Previous studies have reported no significant difference in long-term outcomes of drug therapy between type B IMH and type B AD, and a lack of a direct comparison of the long-term outcomes between type B IMH and type B AD cohorts after TEVAR [
22]. Our study investigated the long-term outcome of TEVAR in patients with type B IMH compared with those with type B AD. In our study, the long-term outcome of freedom from aortic-related deaths was 92.5% compared to 96.4% in the AD group. It seems that patients with type B IMH after TEVAR had less long-term outcomes of aortic-related death-free survival compared with those with AD. This might be due to the lack of re-entry in the aortic wall in IMH, which could result in a greater tendency to aortic rupture [
2]. Chen etc. found that aortic-related mortality was 2.5% in the TEVAR group of type B patients in the first year [
23]. The cumulative freedom from aortic-related mortality of another study was 92.8% in the acute AD group after TEVAR at 3 years [
21], similar to our study.
Our study displayed that long-term cumulated survivals in type B IMH were 88.8% and 90.6% in the AD group, respectively. A study reported that cumulative freedom from all-cause mortality was 89.5% at 3 years in acute complicated AD group [
21]. Liu etc. found encouraging short-term and mid-term outcomes for Chinese patients with type B IMH with penetrating aortic ulcer (PAU) treated with TEVAR due to technical success rates and follow-up data [
24]. They reported the 1-, 2-, and 5-year overall survival rates were 100%, 100%, and 96.1% in the type B PAU associated with IMH patients, respectively [
24]. Compared to Liu’s results, our study had lower all-cause survival, which we considered due to the larger sample sizes and the different patient inclusion criteria.

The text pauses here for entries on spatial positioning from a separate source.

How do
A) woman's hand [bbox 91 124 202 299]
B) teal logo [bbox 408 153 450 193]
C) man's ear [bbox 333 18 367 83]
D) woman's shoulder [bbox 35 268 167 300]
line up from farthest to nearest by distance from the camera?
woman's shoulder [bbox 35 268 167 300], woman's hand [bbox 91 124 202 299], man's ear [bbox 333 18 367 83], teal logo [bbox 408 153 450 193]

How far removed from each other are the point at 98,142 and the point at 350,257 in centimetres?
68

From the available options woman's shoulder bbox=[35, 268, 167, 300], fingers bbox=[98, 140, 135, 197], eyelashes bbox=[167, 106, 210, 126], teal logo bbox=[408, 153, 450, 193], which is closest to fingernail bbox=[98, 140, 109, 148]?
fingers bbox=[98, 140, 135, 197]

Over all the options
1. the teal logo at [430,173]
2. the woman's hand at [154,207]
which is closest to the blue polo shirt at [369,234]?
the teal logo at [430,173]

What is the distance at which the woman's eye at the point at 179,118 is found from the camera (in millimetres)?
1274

A study reported that type B AD patients (2/14) needed less secondary intervention than IMH patients (2/8) [
20]. We hypothesized that AD patients underwent secondary intervention for the stent distal anchor area of the original aortic intimal injury or the stent anchor area for the aortic junction. The intracapsular pressure of IMH was increased after the implantation of a self-expanding covered stent, so the stent edge was easily damaged. Consequently, an intimal rupture resulted in AD or pseudoaneurysm, where secondary TEVAR was needed. Patients underwent TEVAR with 0% rate of aortic-related adverse events during follow-up of 32 months ± 19 (range, 1–120 months) [
13]. In Anna’s study, in patients with type B AD, the risk of an adverse event increased with aortic growth within the first six months after onset; and in IMH patients with risk of an adverse event was highest in the first year after onset and remained stable thereafter, which were inconsistent with ours. We speculated that it was due to the different treatment strategies adopted [
25].
In our study, aortic-related survival and all-cause survival were lower in patients with IMH than in patients with AD in the long-term outcomes of all patients. And aortic-related survival, all-cause survival, and freedom from aortic adverse events were significantly lower in matched patients with IMH than in patients with AD. We considered lacking re-entry in IMH would be the main cause for this. Besides, based on previous literature [
19] and clinical experience, we also speculated that the worse long-term outcomes for the survival of the IMH group might be related to the failure of hypertension control. We found that the awareness and control of hypertension were inadequate, and there were a few patients who didn’t take anti-hypertensive therapy at home during our follow-up. Some investigators believe that it is vital to control blood pressure to prevent aortic-associated complications [
26]. Close follow-up is essential for patients with IMH. Clinicians should follow up with patients regularly and provide the necessary medical guidance.
There were several limitations in this study. Firstly, this was a retrospective study of single-centre registry data and some selection bias could not be eliminated. Secondly, we did not analyze the long-term clinical outcomes of patients after being discharged from hospital, which are worthy of further study. Furthermore, specific initial causes in complicated AD or IMH patients with multi-symptoms should be recorded in more detail to better present patients’ condition at admission.